Jokowi Bagikan SK Hutan Sosial dan Adat: Harus Produktif, Jangan Ditelantarkan

Oleh Lizsa Egeham pada 07 Jan 2021, 17:03 WIB
Diperbarui 07 Jan 2021, 17:03 WIB
Jokowi
Perbesar
Presiden Joko Widodo atau Jokowi menyerahkan bantuan modal kerja (BMK) kepada 60 pengusaha mikro dan kecil masing-masing Rp 2,4 juta di halaman Istana Kepresidenan Bogor.Foto: Laily Rachev - Biro Pers Sekretariat Presiden

Liputan6.com, Jakarta Presiden Joko Widodo atau Jokowi mengatakan, program pembagian Surat Keputusan (SK) hutan sosial, adat, dan hutan tanah obyek reformasi agraria atau TORA merupakan upaya pemerintah mencegah terjadinya konflik lahan.

Karena itu, dirinya berharap tanah tersebut tidak ditelantarkan dan digunakan untuk kegiatan yang produktif.

Total hari ini dia membagikan sebanyak 2.929 SK Perhutanan Sosial secara serentak se-Indonesia di Istana Negara Jakarta, Kamis (7/1/2020). Di kesempatan ini, dia juga menyerahkan 35 SK Hutan Adat seluas 37.500 hektare dan 58 SK TORA seluas 72 ribu hektare di 17 provinsi.

"Saya tidak ingin hanya sekedar membagi-bagikan SK. Ini akan saya ikuti, akan saya cek terus, untuk memastikan bahwa lahan ini betul-betul dipakai untuk kegiatan produktif, tidak diterlantarkan," kata Jokowi melalui tayangan Youtube Sekretariat Presiden.

Menurut dia, lahan yang diberikan tersebut bermanfaat untuk ekonomi masyarakat. Jokowi meminta masyarakat menggunakan lahan tak hanya untuk kegiatan produktif, namun juga ramah lingkungan.

"Ini penting yang kedua tadi. Jangan sampai sudah dapat SK ini, kemudian dipindahtangankan ke orang lain. Hati-hati. Saya ikuti, meskipun dari Jakarta, saya bisa ikuti ini," ungkap Jokowi.

Menurut dia, banyak komoditi yang dapat dikembangkan dan ditanam oleh setiap daerah. Selain agroforestry, dapat pula dimanfaatkan untuk bisnis ekowisata dan bisnis bio-energy.

"Saya lihat di desa-desa, beberapa provinsi, kota, sudah masuk ke ekowisata dan laku dan menguntungkan, dan memberikan hasil. Juga terkait agrosilvopastoral, ini juga, kemudian bisnis bio-energy, juga bisnis hasil hutan bukan kayu," tutur dia.

"Bisa pilih yang cocok sesuai provinsi dan wilayah masing-masing, dan juga bisnis industri kayu rakyat.

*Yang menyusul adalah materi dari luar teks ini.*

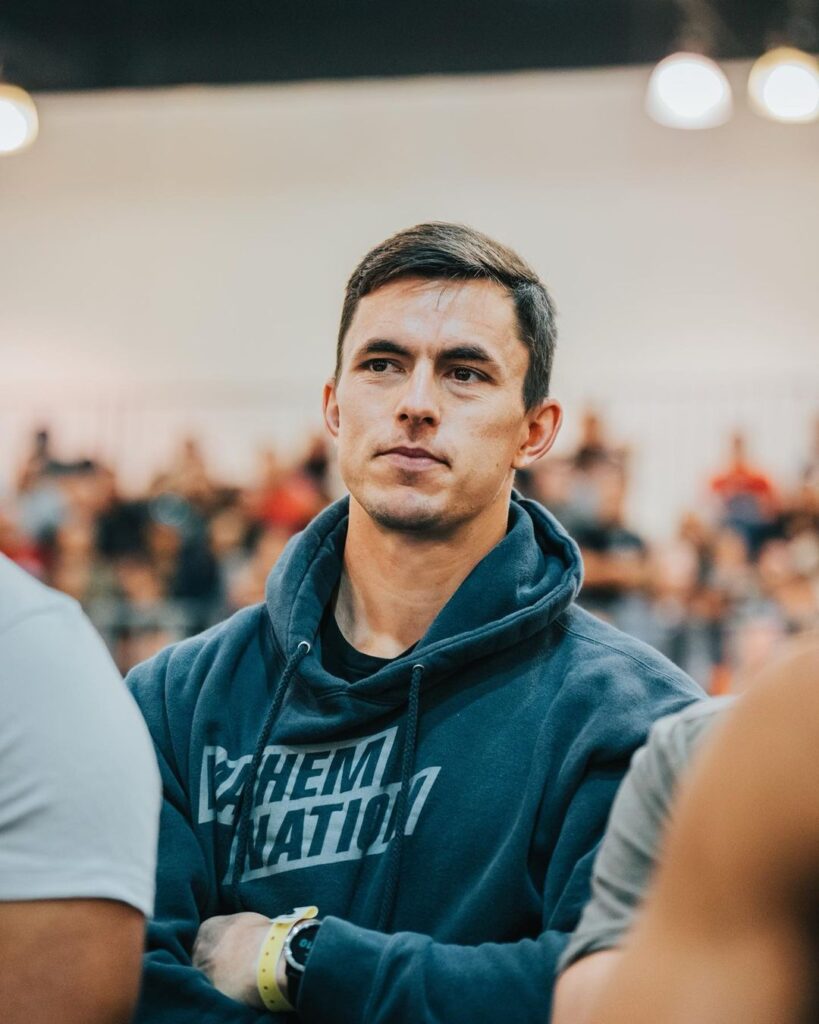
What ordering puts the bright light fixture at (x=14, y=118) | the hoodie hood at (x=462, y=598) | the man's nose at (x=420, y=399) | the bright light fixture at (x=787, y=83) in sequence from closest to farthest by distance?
the hoodie hood at (x=462, y=598) < the man's nose at (x=420, y=399) < the bright light fixture at (x=787, y=83) < the bright light fixture at (x=14, y=118)

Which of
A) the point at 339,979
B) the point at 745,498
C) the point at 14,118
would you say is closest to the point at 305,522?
the point at 745,498

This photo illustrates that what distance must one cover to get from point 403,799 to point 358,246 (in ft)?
33.4

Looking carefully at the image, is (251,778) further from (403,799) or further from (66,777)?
(66,777)

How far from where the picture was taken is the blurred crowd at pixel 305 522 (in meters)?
8.06

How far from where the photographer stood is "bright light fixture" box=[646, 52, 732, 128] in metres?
8.93

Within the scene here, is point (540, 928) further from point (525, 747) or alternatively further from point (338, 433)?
point (338, 433)

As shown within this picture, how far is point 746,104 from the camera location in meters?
11.0

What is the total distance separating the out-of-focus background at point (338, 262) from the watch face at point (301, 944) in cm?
654

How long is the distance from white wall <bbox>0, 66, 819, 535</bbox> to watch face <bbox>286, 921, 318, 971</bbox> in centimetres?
858

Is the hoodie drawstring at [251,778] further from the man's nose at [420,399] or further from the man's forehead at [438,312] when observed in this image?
the man's forehead at [438,312]

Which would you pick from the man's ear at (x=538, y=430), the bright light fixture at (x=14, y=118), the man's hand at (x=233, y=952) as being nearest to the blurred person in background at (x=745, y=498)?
the bright light fixture at (x=14, y=118)

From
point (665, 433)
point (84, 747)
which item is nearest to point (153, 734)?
point (84, 747)

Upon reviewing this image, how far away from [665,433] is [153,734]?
8516 millimetres

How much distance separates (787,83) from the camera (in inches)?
346
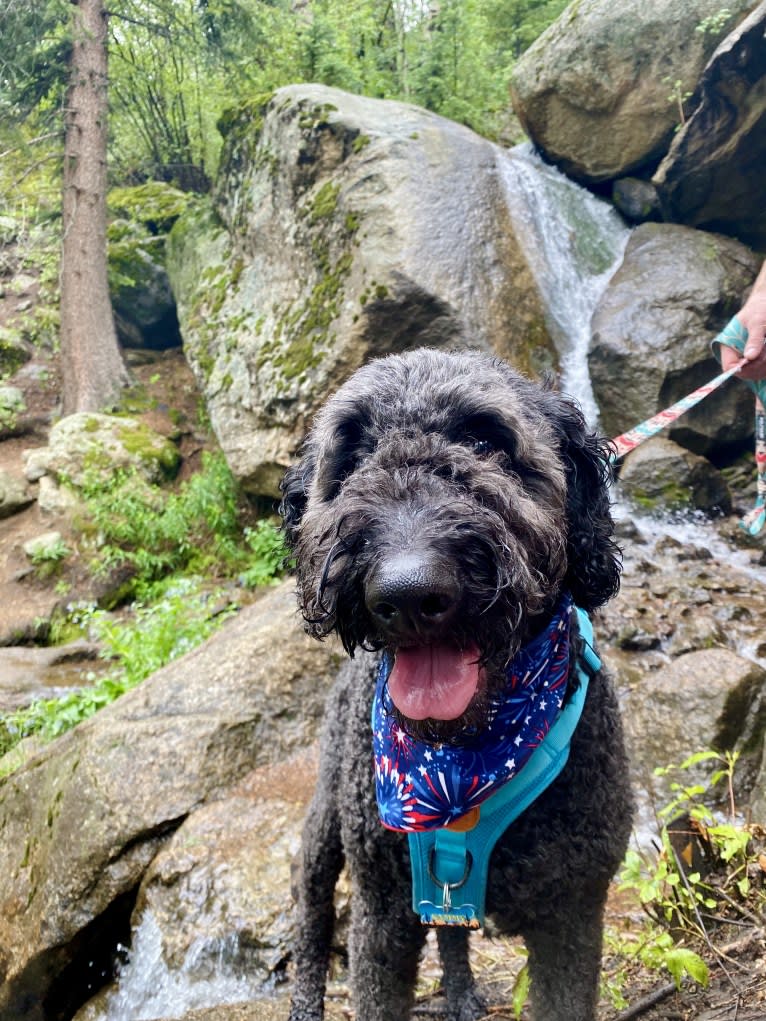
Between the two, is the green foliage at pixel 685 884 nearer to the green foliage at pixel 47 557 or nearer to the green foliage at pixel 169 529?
the green foliage at pixel 169 529

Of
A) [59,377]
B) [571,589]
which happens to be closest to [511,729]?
[571,589]

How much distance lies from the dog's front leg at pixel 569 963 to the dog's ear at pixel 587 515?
93cm

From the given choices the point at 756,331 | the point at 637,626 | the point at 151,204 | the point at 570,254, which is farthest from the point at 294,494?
the point at 151,204

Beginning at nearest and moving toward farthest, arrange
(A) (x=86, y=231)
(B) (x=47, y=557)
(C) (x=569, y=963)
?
(C) (x=569, y=963), (B) (x=47, y=557), (A) (x=86, y=231)

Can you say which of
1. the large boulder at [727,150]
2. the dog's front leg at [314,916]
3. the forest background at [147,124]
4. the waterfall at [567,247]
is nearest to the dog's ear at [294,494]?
the dog's front leg at [314,916]

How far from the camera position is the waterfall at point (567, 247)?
336 inches

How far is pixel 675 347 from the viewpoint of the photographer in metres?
8.20

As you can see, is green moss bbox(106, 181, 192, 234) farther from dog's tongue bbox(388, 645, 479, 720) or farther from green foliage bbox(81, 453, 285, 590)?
dog's tongue bbox(388, 645, 479, 720)

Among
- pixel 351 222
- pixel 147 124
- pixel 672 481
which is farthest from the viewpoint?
pixel 147 124

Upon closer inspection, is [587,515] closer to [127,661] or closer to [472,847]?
[472,847]

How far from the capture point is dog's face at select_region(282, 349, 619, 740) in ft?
5.08

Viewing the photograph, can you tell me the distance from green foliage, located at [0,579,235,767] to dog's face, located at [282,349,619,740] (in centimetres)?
449

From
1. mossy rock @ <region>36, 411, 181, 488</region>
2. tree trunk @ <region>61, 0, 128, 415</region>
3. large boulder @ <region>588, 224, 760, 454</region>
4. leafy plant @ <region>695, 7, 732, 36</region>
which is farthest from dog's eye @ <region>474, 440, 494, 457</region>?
tree trunk @ <region>61, 0, 128, 415</region>

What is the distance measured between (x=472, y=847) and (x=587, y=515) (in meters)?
1.02
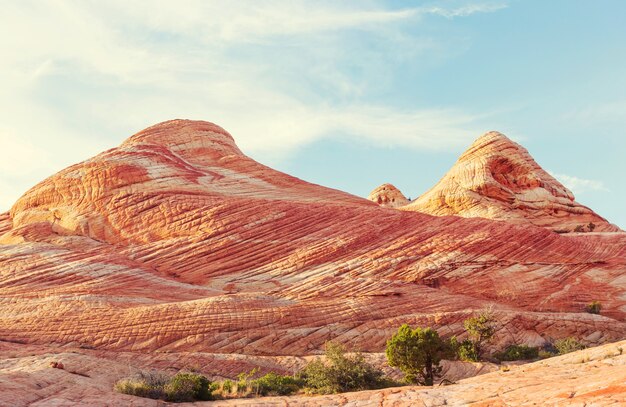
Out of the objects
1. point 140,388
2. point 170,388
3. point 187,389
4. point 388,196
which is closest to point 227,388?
point 187,389

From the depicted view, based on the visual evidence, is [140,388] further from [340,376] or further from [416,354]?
[416,354]

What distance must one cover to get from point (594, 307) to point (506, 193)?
20.0 meters

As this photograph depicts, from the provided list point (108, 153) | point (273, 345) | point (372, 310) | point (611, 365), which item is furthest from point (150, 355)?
point (108, 153)

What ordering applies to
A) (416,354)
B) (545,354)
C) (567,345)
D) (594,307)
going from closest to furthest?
(416,354) → (545,354) → (567,345) → (594,307)

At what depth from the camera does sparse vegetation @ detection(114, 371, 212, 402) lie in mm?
16016

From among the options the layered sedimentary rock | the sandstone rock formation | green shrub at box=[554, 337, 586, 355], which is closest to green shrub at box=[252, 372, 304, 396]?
the sandstone rock formation

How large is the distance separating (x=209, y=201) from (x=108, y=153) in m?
9.85

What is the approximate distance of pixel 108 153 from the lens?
4281cm

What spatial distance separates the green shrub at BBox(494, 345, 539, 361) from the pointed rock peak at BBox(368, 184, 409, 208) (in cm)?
5231

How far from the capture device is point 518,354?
27.5 m

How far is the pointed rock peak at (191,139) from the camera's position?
160 ft

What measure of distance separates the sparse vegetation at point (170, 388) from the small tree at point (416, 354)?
306 inches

Banyak yang tanam, entah sengon, atau akasia," kata Jokowi.

 

Kementerian Juga Harus Turun

Jokowi juga meminta kementerian terkait membantu kelompok usaha perhutanan sosial dalam mendapatkan akses permodalan.

Dia meyakini apabila cara-cara tersebut dilakukan, masyarakat akan meraup keuntungan yang besar.

"Saya minta dilakukan terobosan-terobosan kebijakan yang terkonsolidasi dan terintegrasi antar kementerian, pusat, provinsi, kabupaten/kota. Hutan bs dipelihara, tp keuntungan bs dicapai masyarakat," kata Jokowi.